## ASSIGNMENT
Below are the records; reproduce all of them exactly but without any images.

## SUPPLIED RECORDS
↓

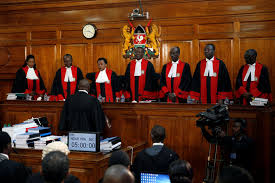 kenyan court orders opposition access to electronic vote count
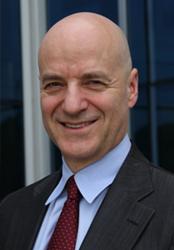 George Hruza, M.D.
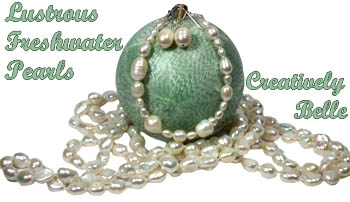 Beautiful freshwater pearl jewellery online with Creatively Belle
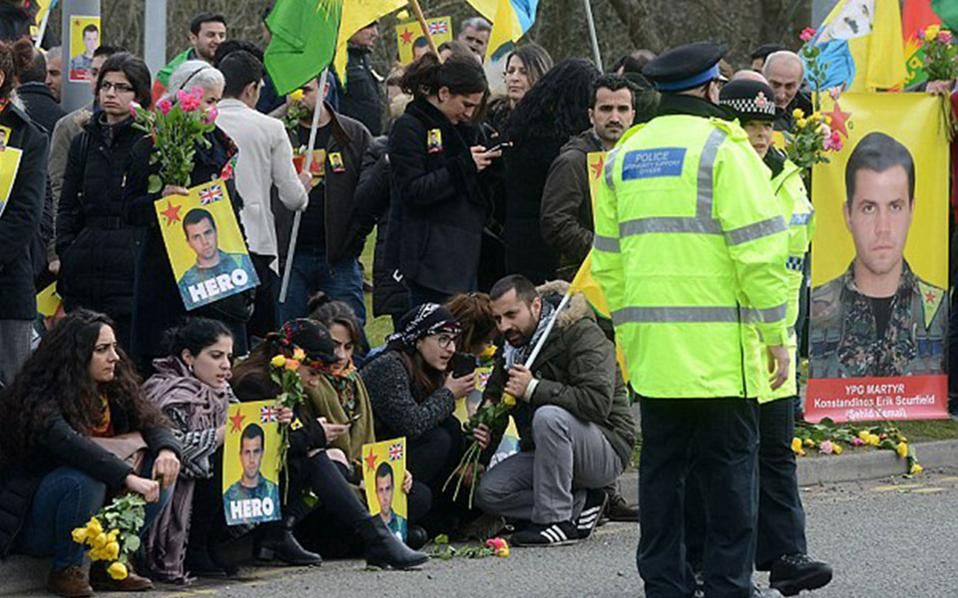 aktivistes1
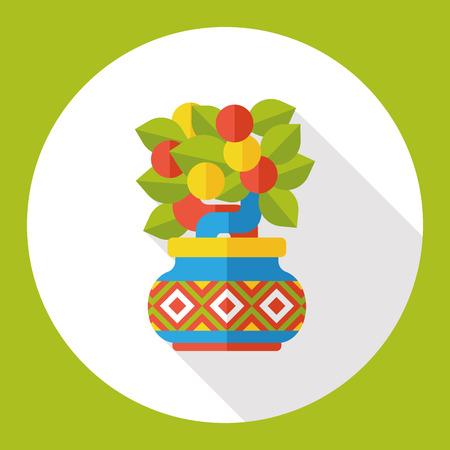 mandarin: Chinese New Year Mandarin Oranges flat icon Illustration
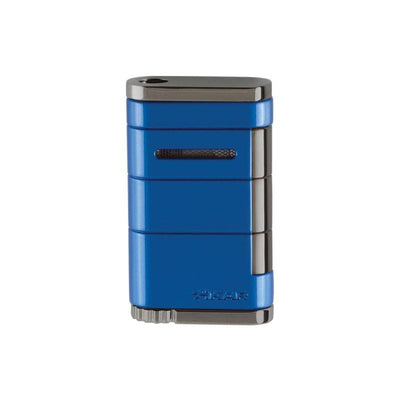 Quality Importers Lighter Reef Blue Xikar Allume Single Lighter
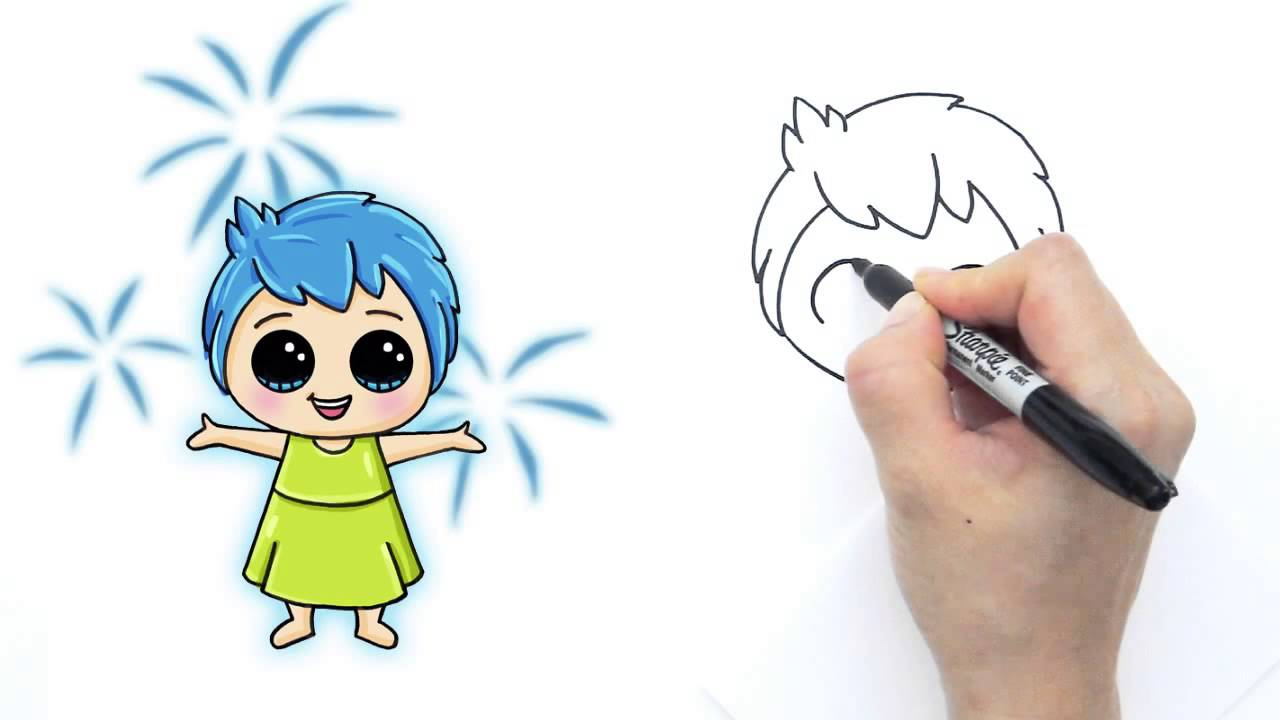 1280x720 How To Draw Joy From Pixar Inside Out Cute And Easy
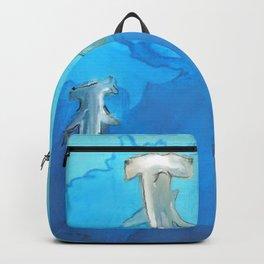 hello hammerheads Backpack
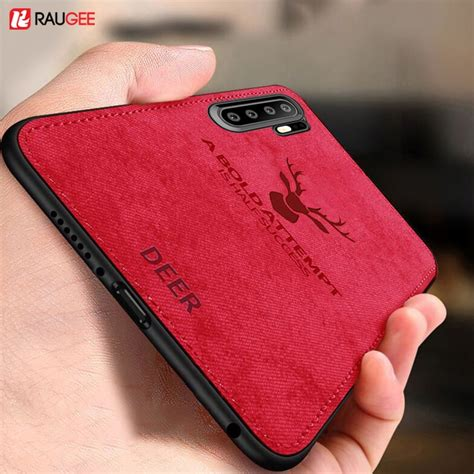 raugee soft case  huawei p pro cover tpu silicone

↑

## TASK ANSWER
 kenyan court orders opposition access to electronic vote count
 George Hruza, M.D.
 Beautiful freshwater pearl jewellery online with Creatively Belle
 aktivistes1
 mandarin: Chinese New Year Mandarin Oranges flat icon Illustration
 Quality Importers Lighter Reef Blue Xikar Allume Single Lighter
 1280x720 How To Draw Joy From Pixar Inside Out Cute And Easy
 hello hammerheads Backpack
 raugee soft case  huawei p pro cover tpu silicone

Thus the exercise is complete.